摘要

There have been hundreds of genes demonstrated to be associated with lung squamous cell carcinoma (LSCC), presenting various degrees of association with this disease. In the present study, gene vectors were investigated as genetic biomarkers for the diagnosis and personalized treatment of LSCC. A LSCC genetic database (LSCC_GD) was developed through literature-associated data analysis, where 260 LSCC target genes were curated. Subsequently, numerous associations between these genes and LSCC were studied. Following this, a sparse representation-based variable selection (SRVS) was employed for gene selection from two LSCC gene expression datasets, followed by a case/control classification.

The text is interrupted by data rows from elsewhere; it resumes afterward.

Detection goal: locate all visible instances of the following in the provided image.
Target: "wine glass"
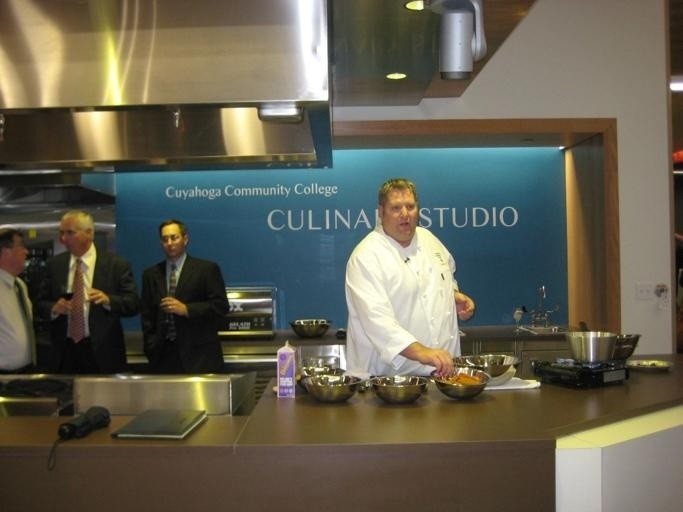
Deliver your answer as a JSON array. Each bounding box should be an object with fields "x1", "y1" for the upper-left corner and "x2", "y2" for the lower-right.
[{"x1": 63, "y1": 284, "x2": 75, "y2": 315}]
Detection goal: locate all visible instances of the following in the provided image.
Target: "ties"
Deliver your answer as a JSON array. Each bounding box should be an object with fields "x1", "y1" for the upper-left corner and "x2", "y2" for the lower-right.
[
  {"x1": 15, "y1": 281, "x2": 27, "y2": 318},
  {"x1": 71, "y1": 260, "x2": 85, "y2": 344},
  {"x1": 163, "y1": 266, "x2": 178, "y2": 342}
]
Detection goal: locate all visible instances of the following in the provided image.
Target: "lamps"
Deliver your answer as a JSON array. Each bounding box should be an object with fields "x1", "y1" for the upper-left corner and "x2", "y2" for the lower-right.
[{"x1": 437, "y1": 0, "x2": 487, "y2": 81}]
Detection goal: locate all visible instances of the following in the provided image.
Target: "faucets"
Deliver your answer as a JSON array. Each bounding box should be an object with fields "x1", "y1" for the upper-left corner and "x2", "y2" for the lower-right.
[{"x1": 535, "y1": 281, "x2": 547, "y2": 312}]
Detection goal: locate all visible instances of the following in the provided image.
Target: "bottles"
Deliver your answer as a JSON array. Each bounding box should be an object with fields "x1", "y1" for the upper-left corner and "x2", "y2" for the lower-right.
[{"x1": 276, "y1": 340, "x2": 298, "y2": 399}]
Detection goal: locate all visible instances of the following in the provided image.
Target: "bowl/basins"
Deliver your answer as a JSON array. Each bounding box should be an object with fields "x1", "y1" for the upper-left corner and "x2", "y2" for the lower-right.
[
  {"x1": 451, "y1": 353, "x2": 523, "y2": 387},
  {"x1": 613, "y1": 334, "x2": 641, "y2": 360},
  {"x1": 300, "y1": 374, "x2": 362, "y2": 403},
  {"x1": 431, "y1": 366, "x2": 491, "y2": 401},
  {"x1": 296, "y1": 366, "x2": 345, "y2": 391},
  {"x1": 288, "y1": 318, "x2": 331, "y2": 339},
  {"x1": 368, "y1": 374, "x2": 428, "y2": 405}
]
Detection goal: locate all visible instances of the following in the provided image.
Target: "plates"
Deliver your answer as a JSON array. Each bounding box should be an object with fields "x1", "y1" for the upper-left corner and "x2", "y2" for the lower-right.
[{"x1": 626, "y1": 359, "x2": 673, "y2": 372}]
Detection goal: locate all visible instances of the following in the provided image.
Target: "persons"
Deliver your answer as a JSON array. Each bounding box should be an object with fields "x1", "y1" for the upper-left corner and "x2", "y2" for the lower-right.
[
  {"x1": 137, "y1": 219, "x2": 232, "y2": 375},
  {"x1": 0, "y1": 226, "x2": 38, "y2": 374},
  {"x1": 29, "y1": 209, "x2": 141, "y2": 375},
  {"x1": 344, "y1": 177, "x2": 475, "y2": 381}
]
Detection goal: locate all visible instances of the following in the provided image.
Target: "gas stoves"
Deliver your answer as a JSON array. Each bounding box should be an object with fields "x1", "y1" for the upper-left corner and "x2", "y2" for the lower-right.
[
  {"x1": 531, "y1": 356, "x2": 630, "y2": 391},
  {"x1": 0, "y1": 378, "x2": 73, "y2": 397}
]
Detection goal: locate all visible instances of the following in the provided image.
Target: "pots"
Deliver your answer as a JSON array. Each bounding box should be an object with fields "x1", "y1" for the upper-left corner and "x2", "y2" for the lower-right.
[{"x1": 567, "y1": 332, "x2": 618, "y2": 364}]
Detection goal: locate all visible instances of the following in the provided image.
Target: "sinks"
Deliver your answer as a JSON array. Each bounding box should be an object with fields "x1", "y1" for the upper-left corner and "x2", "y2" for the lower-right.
[{"x1": 519, "y1": 326, "x2": 569, "y2": 334}]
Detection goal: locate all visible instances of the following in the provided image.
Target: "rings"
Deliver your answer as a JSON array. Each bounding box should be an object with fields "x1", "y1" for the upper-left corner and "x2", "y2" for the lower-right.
[{"x1": 168, "y1": 305, "x2": 171, "y2": 310}]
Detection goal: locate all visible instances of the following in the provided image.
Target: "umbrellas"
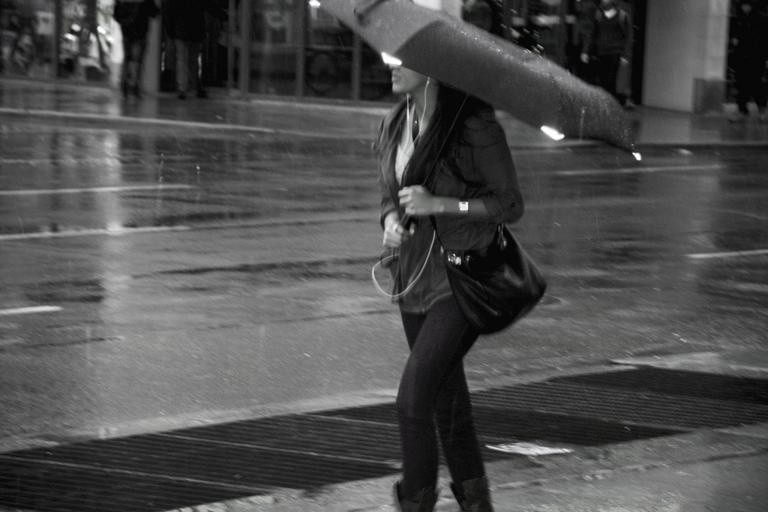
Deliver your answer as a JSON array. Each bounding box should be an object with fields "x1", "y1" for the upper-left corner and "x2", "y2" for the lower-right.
[{"x1": 319, "y1": 0, "x2": 637, "y2": 225}]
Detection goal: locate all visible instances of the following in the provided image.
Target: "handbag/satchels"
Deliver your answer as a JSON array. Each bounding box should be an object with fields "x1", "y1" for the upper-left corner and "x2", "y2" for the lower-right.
[{"x1": 442, "y1": 221, "x2": 547, "y2": 334}]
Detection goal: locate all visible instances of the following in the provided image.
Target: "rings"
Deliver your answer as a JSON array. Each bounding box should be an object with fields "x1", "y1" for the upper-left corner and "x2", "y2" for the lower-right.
[{"x1": 394, "y1": 224, "x2": 399, "y2": 232}]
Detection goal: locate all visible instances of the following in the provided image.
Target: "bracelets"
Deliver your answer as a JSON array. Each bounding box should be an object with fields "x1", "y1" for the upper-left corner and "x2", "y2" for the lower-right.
[
  {"x1": 457, "y1": 197, "x2": 470, "y2": 216},
  {"x1": 436, "y1": 198, "x2": 446, "y2": 214}
]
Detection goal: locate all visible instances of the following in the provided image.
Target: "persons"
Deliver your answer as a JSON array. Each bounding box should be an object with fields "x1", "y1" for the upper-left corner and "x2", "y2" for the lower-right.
[
  {"x1": 163, "y1": 0, "x2": 228, "y2": 100},
  {"x1": 372, "y1": 63, "x2": 524, "y2": 512},
  {"x1": 728, "y1": 1, "x2": 768, "y2": 124},
  {"x1": 112, "y1": 0, "x2": 160, "y2": 98},
  {"x1": 562, "y1": 0, "x2": 634, "y2": 99}
]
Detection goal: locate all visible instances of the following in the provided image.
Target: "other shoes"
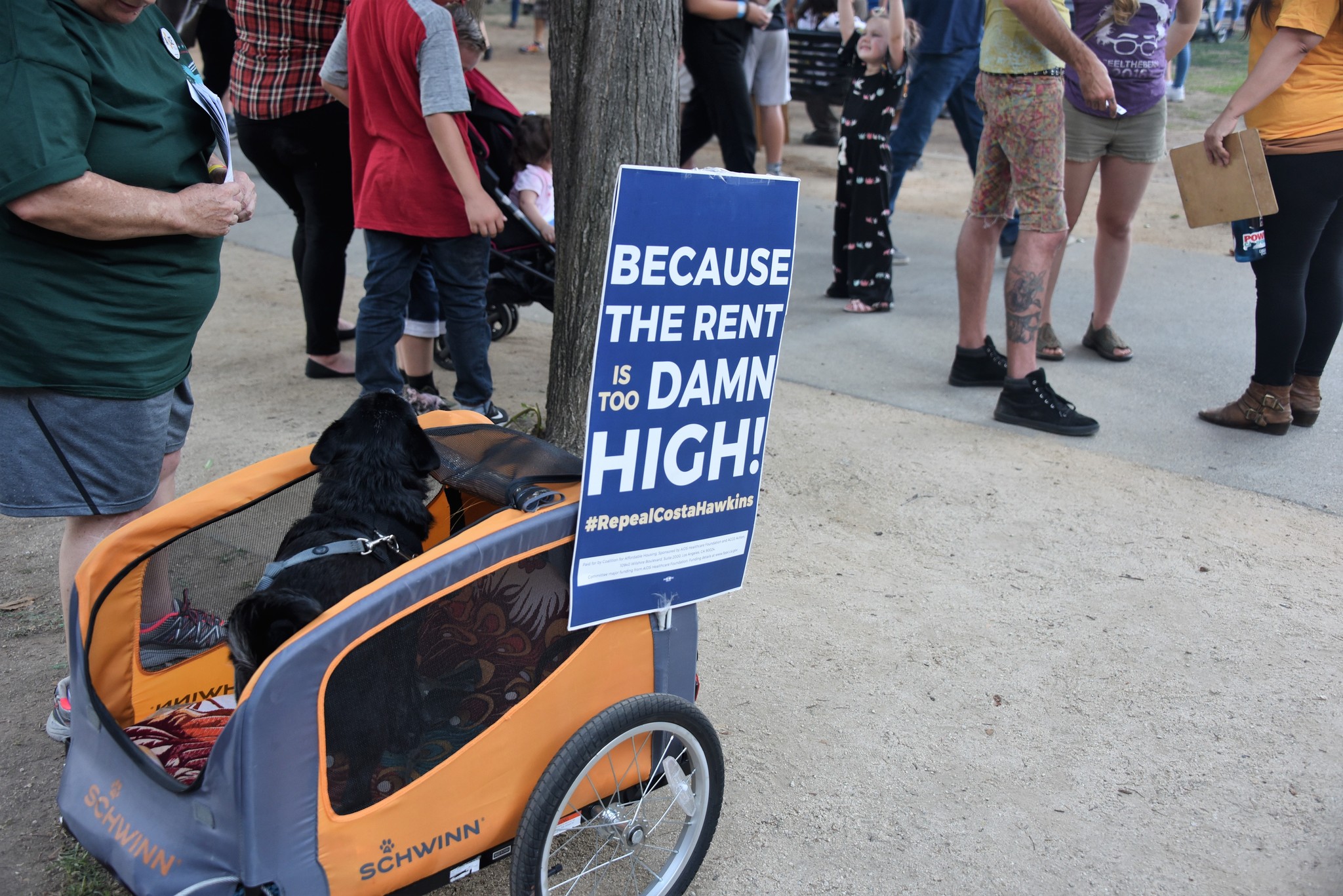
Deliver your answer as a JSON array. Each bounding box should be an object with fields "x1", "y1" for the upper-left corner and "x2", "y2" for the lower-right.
[
  {"x1": 893, "y1": 250, "x2": 910, "y2": 266},
  {"x1": 519, "y1": 43, "x2": 546, "y2": 55},
  {"x1": 1166, "y1": 85, "x2": 1185, "y2": 101},
  {"x1": 339, "y1": 326, "x2": 357, "y2": 340},
  {"x1": 803, "y1": 130, "x2": 839, "y2": 145},
  {"x1": 485, "y1": 403, "x2": 510, "y2": 427},
  {"x1": 1225, "y1": 28, "x2": 1235, "y2": 39},
  {"x1": 843, "y1": 299, "x2": 891, "y2": 313},
  {"x1": 303, "y1": 357, "x2": 356, "y2": 379},
  {"x1": 483, "y1": 47, "x2": 491, "y2": 60}
]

Results were compared using analysis of variance (ANOVA)-based gene selection approaches. Using SRVS, a gene vector was selected from each dataset, resulting in significantly higher classification accuracy (CR), compared with randomly selected genes (For datasets GSE18842 and GSE1987, CR=100 and 100% and permutation P=5.0x10(-4) and 1.8x10(-3), respectively). The SRVS method outperformed ANOVA in terms of the classification ratio. The results indicated that, for a given dataset, there may be a gene vector from the 260 curated LSCC genes that possesses significant prediction power. SRVS is effective in identifying the optimum gene subset target for personalized treatment.